Gottes Lohn für gelebte Brüderlichkeit
nach Ibn `Umar (679):
„Der Muslim ist der Bruder des Muslims. Er behandelt ihn nicht ungerecht und weist ihn nicht zurück. Wer seinem Bruder in der Not beisteht, dem steht Gott in seiner Not bei.“ Buhari, Muslim (Khoury 1988, 339)
nach Mu`adh ibn Djabal (688):
„Gott sagt: Recht auf meine Liebe haben diejenigen, die um meinetwillen einander lieben, die um meinetwillen in Gemeinschaft sitzen und die um meinetwillen sich gegenseitig besuchen.“ Muslim (Khoury 1988, 342)
nach Djarir ibn `Abd Allah (705):
„Wer sich anderer nicht erbarmt, wird kein Erbarmen finden“ Buhari (Khoury 1988, 348)
Durch zahlreiche persönlichen Begegnungen und Gespräche mit muslimischen Menschen habe ich selbst erfahren, wie enorm Zusammenhalt und Unterstützung unter Muslimen sind. Besonders groß ist die Hilfe untereinander, wenn jemand allein in einem fremden Land ist. In diesem Fall hat ein Muslim sogar das Recht auf eine vorübergehende Unterkunft bei seinem muslimischen Bruder.

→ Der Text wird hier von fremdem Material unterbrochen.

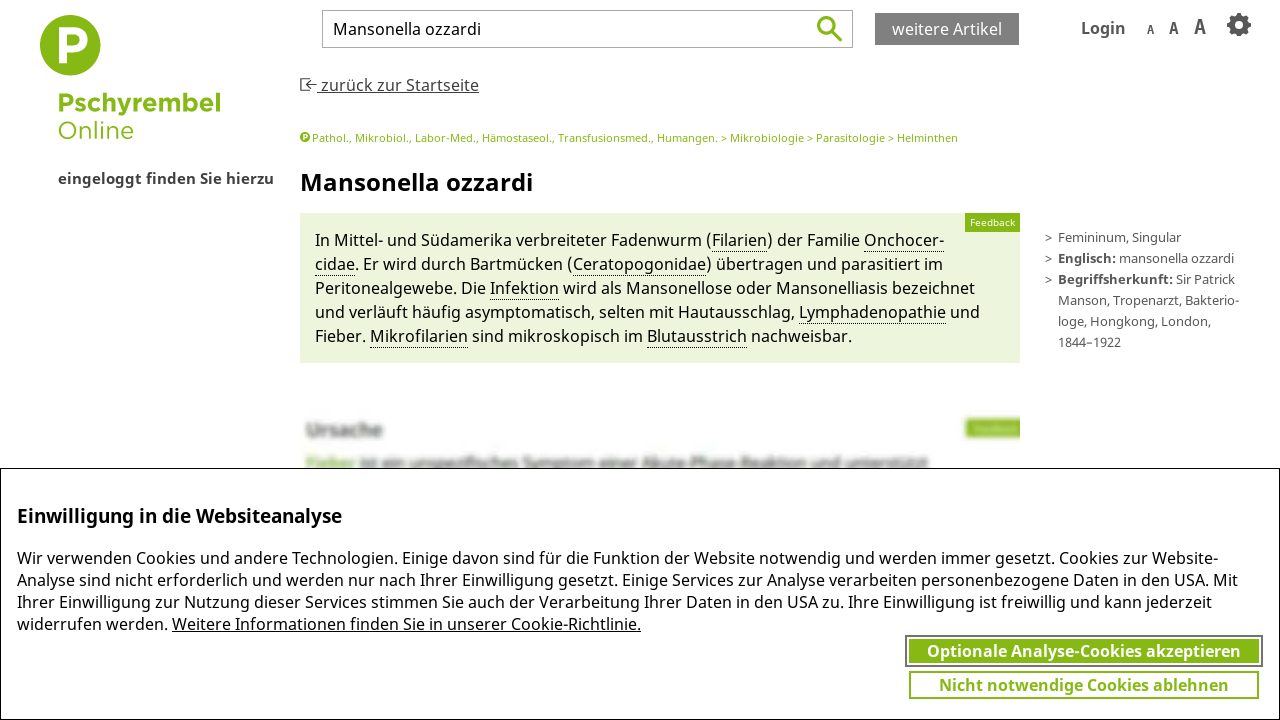

--- FILE ---
content_type: text/html;charset=UTF-8
request_url: https://www.pschyrembel.de/api/asset/K0DP8.html
body_size: 1071
content:
<article id='PSCHYSB_--27455800' class='notAuthorized' data-id='K0DP8' data-cleantitle='Mansonella ozzardi'><ul class='redfach breadcrumb'><li data-subpage='webpages/klassifikationen/pschy-fach#D0A4K'>Pathol., Mikrobiol., Labor-Med., Hämostaseol., Transfusionsmed., Humangen.</li><li data-subpage='webpages/klassifikationen/pschy-fach#D0A4S'>Mikrobiologie</li><li data-subpage='webpages/klassifikationen/pschy-fach#D0A55'>Parasitologie</li><li data-subpage='webpages/klassifikationen/pschy-fach#D0A57'>Helminthen</li></ul><div class='sections'><h1><span class='name_abbr'><span class='name'>Mansonella ozzardi</span></span><span class='genus'> f</span><span class='numerus'>, sg</span></h1><div class="lexinfo"><ul><li class="app">Femininum, Singular</li><li class="app"><b>Englisch: </b>mansonella ozzardi</li><li><b>Begriffsherkunft: </b>Sir Pa­trick Man­son, Tropen­arzt, Bakterio­loge, Hong­kong, London, 1844–1922</li></ul></div><div class='summary section' id='PSCHYSB_--27455808'>In Mit­tel- und Süda­merika ver­breite­ter Fa­den­wurm (<a href='/Filarien/K07SS'  class="tms_concept tms_link" data-term="Filarien" data-cid="K07SS" data-tid="CG1899247">Fi­lari­en</a>) der <a class="tms_concept tms_link" data-term="Familie [Taxonomie]" data-cid="H05QU" data-tid="HFL_--49052">Familie</a> <a href='/Filarien/K07SS'  class="tms_concept tms_link" data-term="Filarien" data-cid="K07SS" data-tid="CG1899247">On­cho­cer­cidae</a>. Er wird durch Bart­mü­cken (<a href='/Ceratopogonidae/K04NF'  class="tms_concept tms_link" data-term="Ceratopogonidae" data-cid="K04NF" data-tid="CG5955625">Ceratopogoni­dae</a>) ü­bertragen und parasitiert im Peritone­al­gewebe. Die <a href='/Infektion/K0ARN'  class="tms_concept tms_link" data-term="Infektion" data-cid="K0ARN" data-tid="CG5969755">In­fekti­on</a> wird als Man­so­nel­lo­se oder Man­so­nel­li­asis be­zeichnet und ver­läuft häu­fig asymptomatisch, selten mit Haut­aus­schlag, <a href='/Lymphadenopathie/K0DEL'  class="tms_concept tms_link" data-term="Lymphadenopathie" data-cid="K0DEL" data-tid="CG2195878">Lym­pha­deno­pathie</a> und Fie­ber. <a href='/Mikrofilarie/K0E81'  class="tms_concept tms_link" data-term="Mikrofilarie" data-cid="K0E81" data-tid="PSCHYSB_--2524816">Mikro­fi­lari­en</a> sind mikro­skopisch im <a href='/Blutausstrich/K03WB'  class="tms_concept tms_link" data-term="Blutausstrich" data-cid="K03WB" data-tid="CG1697426">Blut­aus­strich</a> nachweis­bar.</div><div class='articleTOC'></div></div>

--- FILE ---
content_type: image/svg+xml;charset=UTF-8
request_url: https://www.pschyrembel.de/css/svg/lupe_green.svg
body_size: 426
content:
<svg version="1.1" xmlns="http://www.w3.org/2000/svg" xmlns:xlink="http://www.w3.org/1999/xlink" x="0px" y="0px"
	 width="31px" height="32px" viewBox="0 0 31 32" enable-background="new 0 0 31 32" xml:space="preserve">
<path id="Ebene_1" fill="#87B914" d="M30.415,27.843l-9.521-9.519c1.385-1.905,2.212-4.24,2.212-6.77C23.106,5.183,17.923,0,11.553,0
	C5.183,0,0,5.183,0,11.554c0,6.37,5.183,11.552,11.553,11.552c2.4,0,4.63-0.736,6.479-1.994l9.558,9.557
	c0.39,0.39,0.901,0.584,1.413,0.584s1.023-0.195,1.413-0.585C31.195,29.888,31.195,28.624,30.415,27.843z M11.553,19.111
	c-4.167,0-7.557-3.39-7.557-7.557c0-4.168,3.39-7.559,7.557-7.559s7.558,3.391,7.558,7.559C19.11,15.721,15.72,19.111,11.553,19.111
	z"/>
</svg>


--- FILE ---
content_type: application/javascript
request_url: https://www.pschyrembel.de/js/ext.js
body_size: 1025
content:
  window.dataLayer = window.dataLayer || [];
  function gtag(){dataLayer.push(arguments); console.log("gtag", arguments)}

  gtag('consent', 'default', {
    'ad_storage': 'denied',
    'ad_user_data': 'denied',
    'ad_personalization': 'denied',
    'analytics_storage': 'denied'
  });

  window.analyticsControl = {
     onAccept: function() {
          Cookies.set("acceptCookies", "true", { expires: 365 });
          gtag('consent', 'update', {'analytics_storage': 'granted'});

          (function(h,o,t,j,a,r){
            h.hj=h.hj||function(){(h.hj.q=h.hj.q||[]).push(arguments)};
            h._hjSettings={hjid:2998719,hjsv:6};
            a=o.getElementsByTagName('head')[0];
            r=o.createElement('script');r.async=1;
            r.src=t+h._hjSettings.hjid+j+h._hjSettings.hjsv;
            a.appendChild(r);
          })(window,document,'https://static.hotjar.com/c/hotjar-','.js?sv=');

      },
      onRevoke: function() {
          Cookies.set("acceptCookies", "false", { expires: 365 });
          gtag('consent', 'update', {'analytics_storage': 'denied'});
      }
  }

if(window.location.hostname.indexOf("pschyrembel.de") != -1)
{
	if (navigator.doNotTrack === "1") {
	    console.debug("DNT detected. Don't ask for cookie preferences.")
	} else
  {
		//Google Tag Manager
		(function(w,d,s,l,i){w[l]=w[l]||[];w[l].push({'gtm.start':
			new Date().getTime(),event:'gtm.js'});var f=d.getElementsByTagName(s)[0],
			j=d.createElement(s),dl=l!='dataLayer'?'&l='+l:'';j.async=true;j.src=
			'https://www.googletagmanager.com/gtm.js?id='+i+dl;f.parentNode.insertBefore(j,f);
			})(window,document,'script','dataLayer','GTM-K4QRM4Z');
	}
}


var acceptCookies = Cookies.get("acceptCookies");
// console.warn("acceptCookies", acceptCookies);
if(acceptCookies === undefined && navigator.doNotTrack !== "1") {
  $("#cookie-banner").show();
  $("#cookie-banner .cookie-new").show();

  setTimeout(function(){
    $("#cookie-banner .cookie-new").hide();
    $("#cookie-banner .cookie-done").show();
     window.analyticsControl.onRevoke();

  }, 30000);
} else if(acceptCookies=== "true"){
  window.analyticsControl.onAccept();
}

$("#cookie-banner-accept").click(function() {
  window.analyticsControl.onAccept();
});

$("#cookie-banner-reject").click(function() {
  window.analyticsControl.onRevoke();
  location.reload();
});

$("#cookie-banner button").click(function() {
  $("#cookie-banner").hide();
});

Auch habe ich anlässlich einer Tagung in Deutschland miterlebt, wie sich die dort anwesenden Muslime, Männer wie Frauen, mit der in der islamischen Welt durchaus üblichen Anrede „Bruder“ und „Schwester“ anredeten. Selbst die geladenen Professoren sie wurden nur mit der Bezeichnung „Bruder“ und ihrem Vornamen angeredet. Aus Erzählungen eines marokkanischen Studenten weiß ich, dass diese Form der Anrede in der islamischen Welt durchaus üblich ist. Die gilt nicht für hohe Regierungsbeamte, Politiker sowie Staatsoberhäupter.